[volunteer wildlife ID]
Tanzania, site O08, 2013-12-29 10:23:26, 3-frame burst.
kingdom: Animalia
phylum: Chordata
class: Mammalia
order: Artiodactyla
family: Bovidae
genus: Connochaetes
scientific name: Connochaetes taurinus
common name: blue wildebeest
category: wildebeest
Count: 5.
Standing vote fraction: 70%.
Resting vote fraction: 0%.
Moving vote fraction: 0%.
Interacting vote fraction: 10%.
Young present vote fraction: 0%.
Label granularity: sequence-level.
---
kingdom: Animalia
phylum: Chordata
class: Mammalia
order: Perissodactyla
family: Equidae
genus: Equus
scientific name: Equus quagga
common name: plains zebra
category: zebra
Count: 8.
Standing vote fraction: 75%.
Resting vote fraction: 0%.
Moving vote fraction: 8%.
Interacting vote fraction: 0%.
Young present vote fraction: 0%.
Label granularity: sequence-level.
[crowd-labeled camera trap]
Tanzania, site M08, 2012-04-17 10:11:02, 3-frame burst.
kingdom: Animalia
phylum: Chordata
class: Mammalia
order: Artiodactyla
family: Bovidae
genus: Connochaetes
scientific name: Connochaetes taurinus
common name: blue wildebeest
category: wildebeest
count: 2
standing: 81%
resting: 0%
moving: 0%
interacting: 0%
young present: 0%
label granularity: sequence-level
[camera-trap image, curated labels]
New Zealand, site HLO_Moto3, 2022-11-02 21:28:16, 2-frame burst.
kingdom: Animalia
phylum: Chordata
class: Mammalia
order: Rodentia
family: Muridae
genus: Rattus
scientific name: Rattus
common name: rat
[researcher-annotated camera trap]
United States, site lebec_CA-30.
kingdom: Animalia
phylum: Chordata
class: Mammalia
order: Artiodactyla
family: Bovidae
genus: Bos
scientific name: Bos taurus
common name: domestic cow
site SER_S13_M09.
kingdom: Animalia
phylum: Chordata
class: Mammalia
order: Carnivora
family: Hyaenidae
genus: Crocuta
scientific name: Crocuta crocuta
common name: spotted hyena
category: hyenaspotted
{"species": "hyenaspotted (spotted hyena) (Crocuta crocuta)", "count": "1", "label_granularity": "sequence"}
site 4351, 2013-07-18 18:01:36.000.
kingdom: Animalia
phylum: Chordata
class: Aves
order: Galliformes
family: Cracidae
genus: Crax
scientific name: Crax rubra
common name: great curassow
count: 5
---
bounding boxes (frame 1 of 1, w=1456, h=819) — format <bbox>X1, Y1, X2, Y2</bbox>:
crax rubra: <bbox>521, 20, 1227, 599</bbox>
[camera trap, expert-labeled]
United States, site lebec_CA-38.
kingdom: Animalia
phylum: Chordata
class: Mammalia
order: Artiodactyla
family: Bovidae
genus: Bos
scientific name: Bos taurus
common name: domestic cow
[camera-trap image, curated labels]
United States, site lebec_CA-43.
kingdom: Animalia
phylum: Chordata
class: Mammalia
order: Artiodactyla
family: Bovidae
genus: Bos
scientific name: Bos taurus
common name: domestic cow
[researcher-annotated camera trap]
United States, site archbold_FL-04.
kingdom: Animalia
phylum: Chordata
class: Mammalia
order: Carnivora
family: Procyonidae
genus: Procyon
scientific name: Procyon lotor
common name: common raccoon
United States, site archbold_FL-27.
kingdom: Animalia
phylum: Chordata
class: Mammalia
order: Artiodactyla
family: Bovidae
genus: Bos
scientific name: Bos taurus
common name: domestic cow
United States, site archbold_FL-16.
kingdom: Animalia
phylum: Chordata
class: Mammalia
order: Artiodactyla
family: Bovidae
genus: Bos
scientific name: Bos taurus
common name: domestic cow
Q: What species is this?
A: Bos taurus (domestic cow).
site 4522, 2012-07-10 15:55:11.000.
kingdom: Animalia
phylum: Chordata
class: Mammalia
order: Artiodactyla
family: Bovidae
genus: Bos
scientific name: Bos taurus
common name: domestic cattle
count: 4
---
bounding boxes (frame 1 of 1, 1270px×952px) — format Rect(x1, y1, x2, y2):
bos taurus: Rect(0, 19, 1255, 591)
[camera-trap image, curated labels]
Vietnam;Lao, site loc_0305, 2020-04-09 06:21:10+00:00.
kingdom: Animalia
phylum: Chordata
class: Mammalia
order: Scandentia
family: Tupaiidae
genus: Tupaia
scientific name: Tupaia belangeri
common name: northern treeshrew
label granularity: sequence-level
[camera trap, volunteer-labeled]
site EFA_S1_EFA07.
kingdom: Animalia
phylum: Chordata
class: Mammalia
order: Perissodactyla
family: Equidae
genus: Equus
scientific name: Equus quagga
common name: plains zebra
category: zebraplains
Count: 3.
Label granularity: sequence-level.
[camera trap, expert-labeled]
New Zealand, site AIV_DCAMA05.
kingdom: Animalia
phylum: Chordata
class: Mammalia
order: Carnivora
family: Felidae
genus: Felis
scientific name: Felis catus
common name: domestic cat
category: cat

● **Problem details**
Take the entries above and return all of them exactly.

● **Finished exercise**
[volunteer wildlife ID]
Tanzania, site O08, 2013-12-29 10:23:26, 3-frame burst.
kingdom: Animalia
phylum: Chordata
class: Mammalia
order: Artiodactyla
family: Bovidae
genus: Connochaetes
scientific name: Connochaetes taurinus
common name: blue wildebeest
category: wildebeest
Count: 5.
Standing vote fraction: 70%.
Resting vote fraction: 0%.
Moving vote fraction: 0%.
Interacting vote fraction: 10%.
Young present vote fraction: 0%.
Label granularity: sequence-level.
---
kingdom: Animalia
phylum: Chordata
class: Mammalia
order: Perissodactyla
family: Equidae
genus: Equus
scientific name: Equus quagga
common name: plains zebra
category: zebra
Count: 8.
Standing vote fraction: 75%.
Resting vote fraction: 0%.
Moving vote fraction: 8%.
Interacting vote fraction: 0%.
Young present vote fraction: 0%.
Label granularity: sequence-level.
[crowd-labeled camera trap]
Tanzania, site M08, 2012-04-17 10:11:02, 3-frame burst.
kingdom: Animalia
phylum: Chordata
class: Mammalia
order: Artiodactyla
family: Bovidae
genus: Connochaetes
scientific name: Connochaetes taurinus
common name: blue wildebeest
category: wildebeest
count: 2
standing: 81%
resting: 0%
moving: 0%
interacting: 0%
young present: 0%
label granularity: sequence-level
[camera-trap image, curated labels]
New Zealand, site HLO_Moto3, 2022-11-02 21:28:16, 2-frame burst.
kingdom: Animalia
phylum: Chordata
class: Mammalia
order: Rodentia
family: Muridae
genus: Rattus
scientific name: Rattus
common name: rat
[researcher-annotated camera trap]
United States, site lebec_CA-30.
kingdom: Animalia
phylum: Chordata
class: Mammalia
order: Artiodactyla
family: Bovidae
genus: Bos
scientific name: Bos taurus
common name: domestic cow
site SER_S13_M09.
kingdom: Animalia
phylum: Chordata
class: Mammalia
order: Carnivora
family: Hyaenidae
genus: Crocuta
scientific name: Crocuta crocuta
common name: spotted hyena
category: hyenaspotted
{"species": "hyenaspotted (spotted hyena) (Crocuta crocuta)", "count": "1", "label_granularity": "sequence"}
site 4351, 2013-07-18 18:01:36.000.
kingdom: Animalia
phylum: Chordata
class: Aves
order: Galliformes
family: Cracidae
genus: Crax
scientific name: Crax rubra
common name: great curassow
count: 5
---
bounding boxes (frame 1 of 1, w=1456, h=819) — format <bbox>X1, Y1, X2, Y2</bbox>:
crax rubra: <bbox>521, 20, 1227, 599</bbox>
[camera trap, expert-labeled]
United States, site lebec_CA-38.
kingdom: Animalia
phylum: Chordata
class: Mammalia
order: Artiodactyla
family: Bovidae
genus: Bos
scientific name: Bos taurus
common name: domestic cow
[camera-trap image, curated labels]
United States, site lebec_CA-43.
kingdom: Animalia
phylum: Chordata
class: Mammalia
order: Artiodactyla
family: Bovidae
genus: Bos
scientific name: Bos taurus
common name: domestic cow
[researcher-annotated camera trap]
United States, site archbold_FL-04.
kingdom: Animalia
phylum: Chordata
class: Mammalia
order: Carnivora
family: Procyonidae
genus: Procyon
scientific name: Procyon lotor
common name: common raccoon
United States, site archbold_FL-27.
kingdom: Animalia
phylum: Chordata
class: Mammalia
order: Artiodactyla
family: Bovidae
genus: Bos
scientific name: Bos taurus
common name: domestic cow
United States, site archbold_FL-16.
kingdom: Animalia
phylum: Chordata
class: Mammalia
order: Artiodactyla
family: Bovidae
genus: Bos
scientific name: Bos taurus
common name: domestic cow
Q: What species is this?
A: Bos taurus (domestic cow).
site 4522, 2012-07-10 15:55:11.000.
kingdom: Animalia
phylum: Chordata
class: Mammalia
order: Artiodactyla
family: Bovidae
genus: Bos
scientific name: Bos taurus
common name: domestic cattle
count: 4
---
bounding boxes (frame 1 of 1, 1270px×952px) — format Rect(x1, y1, x2, y2):
bos taurus: Rect(0, 19, 1255, 591)
[camera-trap image, curated labels]
Vietnam;Lao, site loc_0305, 2020-04-09 06:21:10+00:00.
kingdom: Animalia
phylum: Chordata
class: Mammalia
order: Scandentia
family: Tupaiidae
genus: Tupaia
scientific name: Tupaia belangeri
common name: northern treeshrew
label granularity: sequence-level
[camera trap, volunteer-labeled]
site EFA_S1_EFA07.
kingdom: Animalia
phylum: Chordata
class: Mammalia
order: Perissodactyla
family: Equidae
genus: Equus
scientific name: Equus quagga
common name: plains zebra
category: zebraplains
Count: 3.
Label granularity: sequence-level.
[camera trap, expert-labeled]
New Zealand, site AIV_DCAMA05.
kingdom: Animalia
phylum: Chordata
class: Mammalia
order: Carnivora
family: Felidae
genus: Felis
scientific name: Felis catus
common name: domestic cat
category: cat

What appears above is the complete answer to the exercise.